Number Theory

The first thing we do is move the a₇/7! to the other side:

$\frac57-\frac{a_7}{7!}=\frac{5\cdot6!}{7!}-\frac{a_7}{7!}=\frac{5\cdot6!-a_7}{7}\frac1{6!},$

we require the first fraction to be an integer. This is the case for a₇=2, now we can bring the next fraction to the left:

$\frac{514}{6!}-\frac{a_6}{6!}=\frac{514-a_6}{6}\frac{1}{5!},$

for the first fraction to be an integer a₆ needs to equal 4. We bring the next fraction to the left:

$\frac{85}{5!}-\frac{a_5}{5!}=\frac{85-a_5}{5}\frac1{4!},$

which requires a₅ to be zero. We bring the next fraction to the left:

$\frac{17}{4!}-\frac{a_4}{4!}=\frac{17-a_4}{4}\frac1{3!},$

which requires a₄ to be 1. We continue on our course:

$\frac{4}{3!}-\frac{a_3}{3!}=\frac{4-a_3}3\frac12,$

obviously a₃ should be one. We are left with:

$\frac12=\frac{a_2}{2!},$

and we get a₂=1, case solved. Checking our answer with the calculator:

$\frac{1}{2!}+\frac{1}{3!}+\frac{1}{4!}+\frac{4}{6!}+\frac{2}{7!}-\frac57=0.0000000000000000143,$

which is purely a machine error, since 1/7! equals 0.0001984126984127 which is far larger than our error.

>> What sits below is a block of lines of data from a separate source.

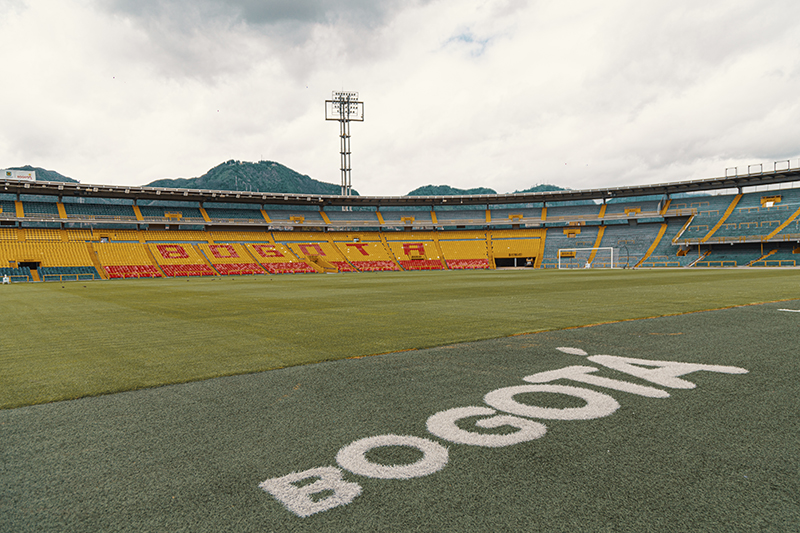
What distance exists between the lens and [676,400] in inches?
145

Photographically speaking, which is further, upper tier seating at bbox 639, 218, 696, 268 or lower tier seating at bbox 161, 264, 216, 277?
upper tier seating at bbox 639, 218, 696, 268

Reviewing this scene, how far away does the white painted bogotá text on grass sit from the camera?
2.36m

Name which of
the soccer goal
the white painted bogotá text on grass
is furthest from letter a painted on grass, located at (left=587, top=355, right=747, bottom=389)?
the soccer goal

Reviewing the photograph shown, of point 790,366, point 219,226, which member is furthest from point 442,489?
point 219,226

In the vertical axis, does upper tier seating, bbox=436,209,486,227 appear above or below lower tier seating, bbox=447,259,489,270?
above

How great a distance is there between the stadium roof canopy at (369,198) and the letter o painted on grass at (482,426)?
61619 mm

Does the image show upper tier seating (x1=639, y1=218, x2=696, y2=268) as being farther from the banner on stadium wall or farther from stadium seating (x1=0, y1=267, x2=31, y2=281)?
the banner on stadium wall

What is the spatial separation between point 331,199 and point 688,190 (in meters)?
53.9

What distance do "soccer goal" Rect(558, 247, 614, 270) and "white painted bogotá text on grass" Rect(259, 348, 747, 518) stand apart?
5565 cm

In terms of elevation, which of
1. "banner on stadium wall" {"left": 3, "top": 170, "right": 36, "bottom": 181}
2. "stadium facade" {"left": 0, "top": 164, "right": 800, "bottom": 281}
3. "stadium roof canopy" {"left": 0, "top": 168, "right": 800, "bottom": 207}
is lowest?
"stadium facade" {"left": 0, "top": 164, "right": 800, "bottom": 281}

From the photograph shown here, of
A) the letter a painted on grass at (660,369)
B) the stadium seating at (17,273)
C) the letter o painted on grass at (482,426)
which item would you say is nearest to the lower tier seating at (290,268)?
the stadium seating at (17,273)

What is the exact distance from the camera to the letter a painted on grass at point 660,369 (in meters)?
A: 4.24

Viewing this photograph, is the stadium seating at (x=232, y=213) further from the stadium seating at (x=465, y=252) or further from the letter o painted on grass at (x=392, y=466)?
Result: the letter o painted on grass at (x=392, y=466)

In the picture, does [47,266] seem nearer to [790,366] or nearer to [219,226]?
[219,226]
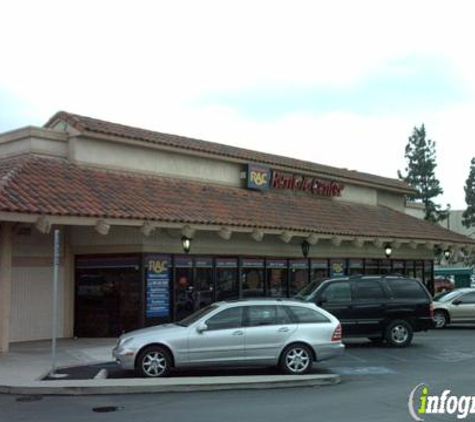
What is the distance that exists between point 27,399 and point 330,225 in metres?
15.3

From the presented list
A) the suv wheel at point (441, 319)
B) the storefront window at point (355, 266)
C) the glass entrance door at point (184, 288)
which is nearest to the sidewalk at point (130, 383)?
the glass entrance door at point (184, 288)

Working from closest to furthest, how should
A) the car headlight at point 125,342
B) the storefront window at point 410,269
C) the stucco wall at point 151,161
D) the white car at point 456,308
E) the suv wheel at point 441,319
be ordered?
the car headlight at point 125,342
the stucco wall at point 151,161
the white car at point 456,308
the suv wheel at point 441,319
the storefront window at point 410,269

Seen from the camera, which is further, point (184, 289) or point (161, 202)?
point (184, 289)

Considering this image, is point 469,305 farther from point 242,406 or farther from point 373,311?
point 242,406

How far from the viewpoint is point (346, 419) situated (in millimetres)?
8875

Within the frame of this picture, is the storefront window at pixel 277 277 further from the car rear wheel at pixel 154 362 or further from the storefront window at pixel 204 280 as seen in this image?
the car rear wheel at pixel 154 362

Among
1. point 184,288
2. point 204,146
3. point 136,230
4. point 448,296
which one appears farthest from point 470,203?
point 136,230

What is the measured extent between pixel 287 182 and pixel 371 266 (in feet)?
16.5

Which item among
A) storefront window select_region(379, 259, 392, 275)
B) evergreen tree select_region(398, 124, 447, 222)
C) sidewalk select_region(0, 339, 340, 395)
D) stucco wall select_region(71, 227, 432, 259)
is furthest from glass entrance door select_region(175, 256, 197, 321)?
evergreen tree select_region(398, 124, 447, 222)

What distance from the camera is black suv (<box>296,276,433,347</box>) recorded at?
17.4 metres

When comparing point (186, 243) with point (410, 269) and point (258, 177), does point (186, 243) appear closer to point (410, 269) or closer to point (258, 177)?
point (258, 177)

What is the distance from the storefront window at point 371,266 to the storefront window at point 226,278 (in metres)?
7.37

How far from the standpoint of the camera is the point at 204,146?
2359 cm

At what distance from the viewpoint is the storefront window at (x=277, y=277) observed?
912 inches
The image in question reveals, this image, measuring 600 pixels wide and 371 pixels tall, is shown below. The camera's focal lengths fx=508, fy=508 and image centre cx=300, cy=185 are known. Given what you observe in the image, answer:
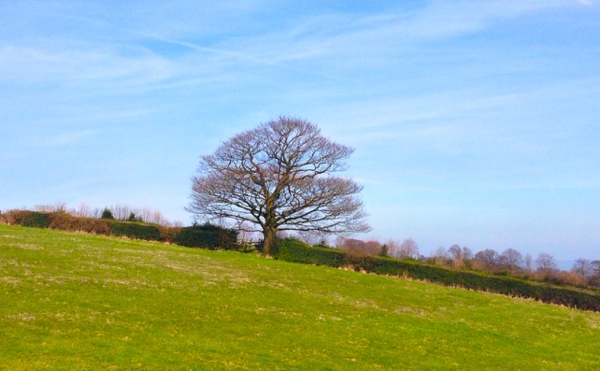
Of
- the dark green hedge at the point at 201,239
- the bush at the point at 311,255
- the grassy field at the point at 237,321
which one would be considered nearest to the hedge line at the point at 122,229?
the dark green hedge at the point at 201,239

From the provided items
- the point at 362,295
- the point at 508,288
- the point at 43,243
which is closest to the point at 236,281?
the point at 362,295

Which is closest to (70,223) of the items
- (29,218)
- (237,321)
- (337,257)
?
(29,218)

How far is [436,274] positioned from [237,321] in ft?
74.7

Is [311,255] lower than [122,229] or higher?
lower

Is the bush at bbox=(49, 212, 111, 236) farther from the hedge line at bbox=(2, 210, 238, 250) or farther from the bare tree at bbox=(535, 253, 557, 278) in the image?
the bare tree at bbox=(535, 253, 557, 278)

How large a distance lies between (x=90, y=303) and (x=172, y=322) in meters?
2.51

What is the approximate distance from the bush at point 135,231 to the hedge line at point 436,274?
9.92m

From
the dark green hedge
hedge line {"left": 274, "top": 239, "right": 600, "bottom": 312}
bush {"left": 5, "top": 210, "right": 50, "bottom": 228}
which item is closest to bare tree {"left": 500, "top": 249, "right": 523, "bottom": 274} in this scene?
hedge line {"left": 274, "top": 239, "right": 600, "bottom": 312}

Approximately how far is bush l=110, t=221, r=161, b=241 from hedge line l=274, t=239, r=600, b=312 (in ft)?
32.5

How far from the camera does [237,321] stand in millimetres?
15047

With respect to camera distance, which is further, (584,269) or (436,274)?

Note that   5/7   =  0.7142857     [ the  7142857 is a repeating string ]

Try this  :

 a₂ = 1, a₃  = 1, a₄  = 1,  a₅  = 0, a₆ = 4, a₇ = 2

1/2! + 1/3! + 1/4! + 0/5! + 4/6! + 2/7!   =     5 / 7

I didn''t really have a mathematical way to solve this.....but, note  that

1/2!  + 1/3! + 1/4!  + 1/5! = 43/60 > 5/7

And 

1/2!  + 1/3!   + 1/4!  = 17/24  <  5/7

So......we need that    5/7  - 17/24   =  1/168   =   a₆/6! + a₇/7!

So........it was just a case of  letting a₅ = 0 and then  manipulating a₆  and a₇  to find a solution

Perhaps some other mathematician can find a more elegant way to the solution....!!!!